**Task details**
Set down all of the records below exactly, please, omitting the images.

Top of Entries provided

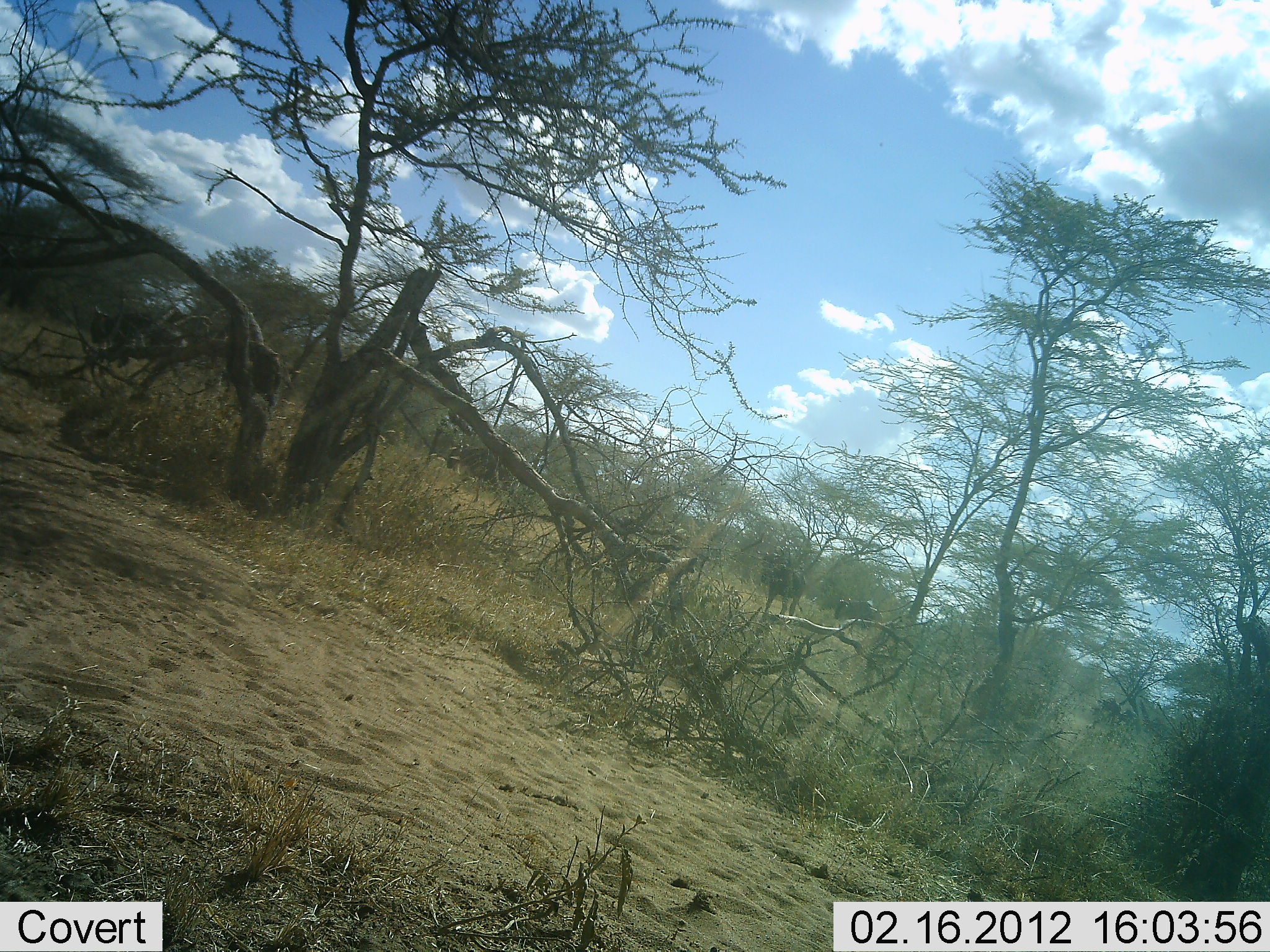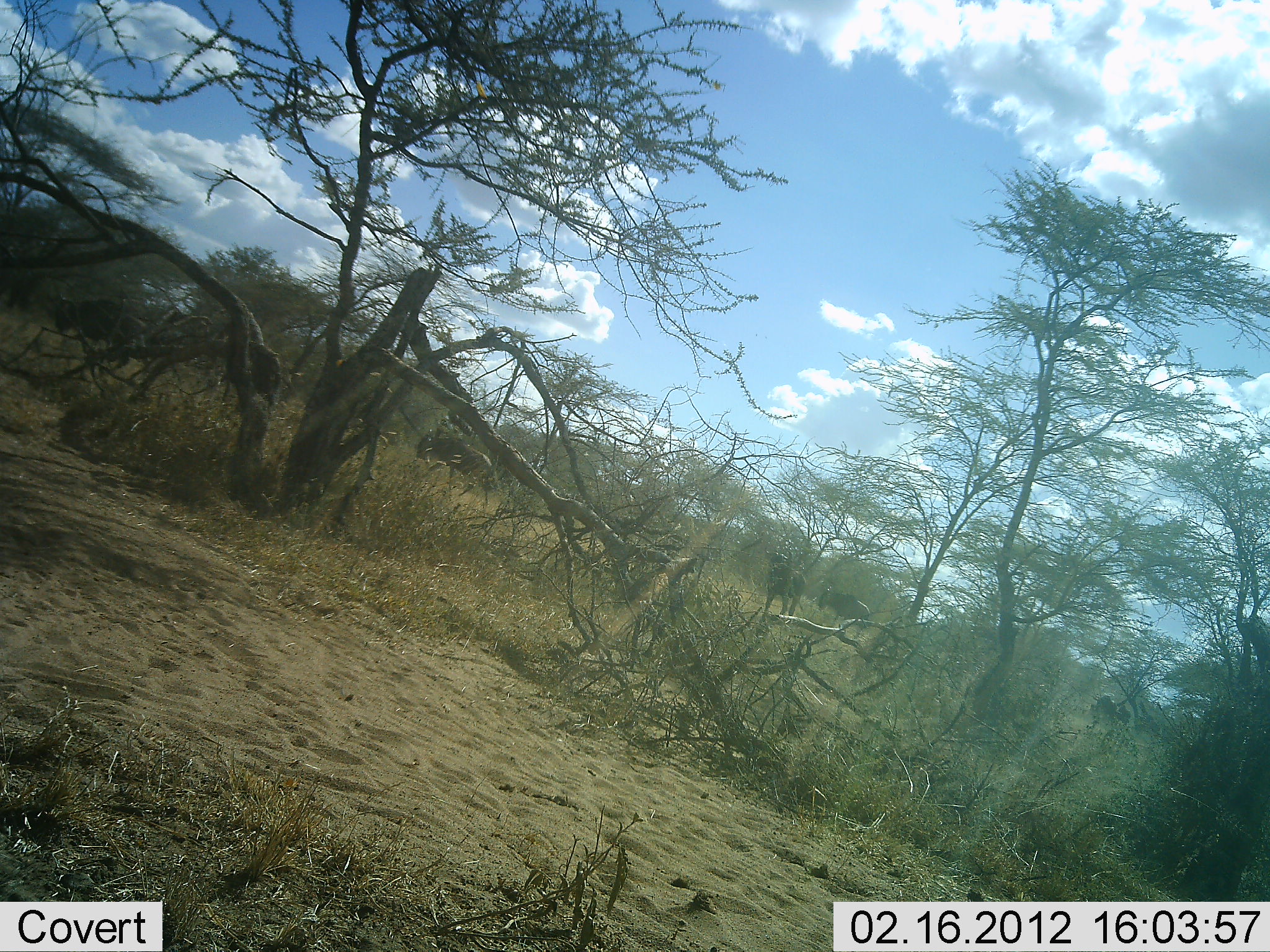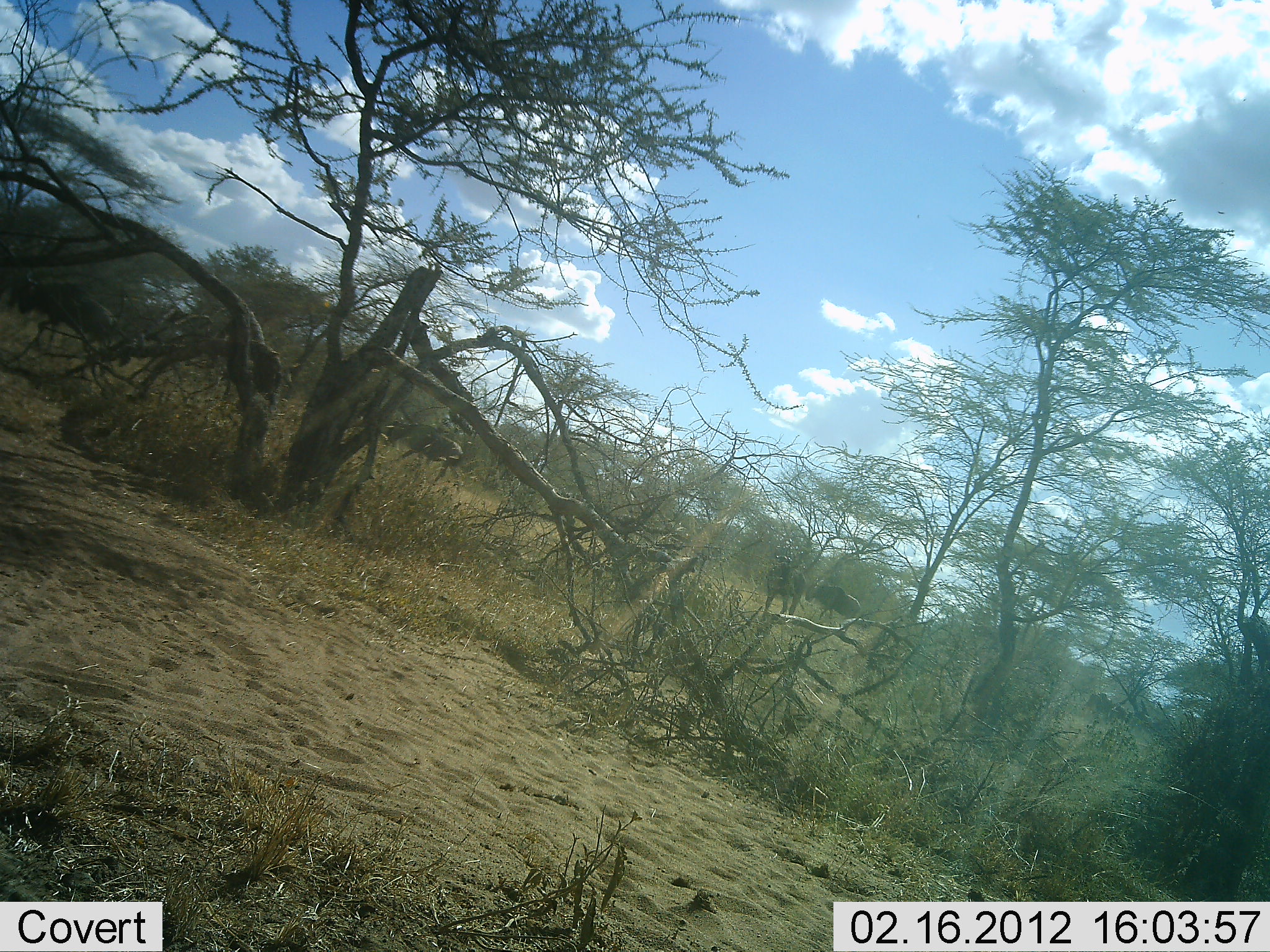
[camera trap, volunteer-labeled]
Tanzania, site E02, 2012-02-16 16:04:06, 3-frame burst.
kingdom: Animalia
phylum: Chordata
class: Mammalia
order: Artiodactyla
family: Bovidae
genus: Connochaetes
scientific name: Connochaetes taurinus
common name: blue wildebeest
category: wildebeest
Wildebeest (blue wildebeest) (Connochaetes taurinus), count 5. Behavior (volunteer vote fractions): standing 35%, resting 0%, moving 95%, interacting 0%. Young present (vote fraction): 0%. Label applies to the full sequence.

Bottom of Entries provided

**Written solution**
[camera trap, volunteer-labeled]
Tanzania, site E02, 2012-02-16 16:04:06, 3-frame burst.
kingdom: Animalia
phylum: Chordata
class: Mammalia
order: Artiodactyla
family: Bovidae
genus: Connochaetes
scientific name: Connochaetes taurinus
common name: blue wildebeest
category: wildebeest
Wildebeest (blue wildebeest) (Connochaetes taurinus), count 5. Behavior (volunteer vote fractions): standing 35%, resting 0%, moving 95%, interacting 0%. Young present (vote fraction): 0%. Label applies to the full sequence.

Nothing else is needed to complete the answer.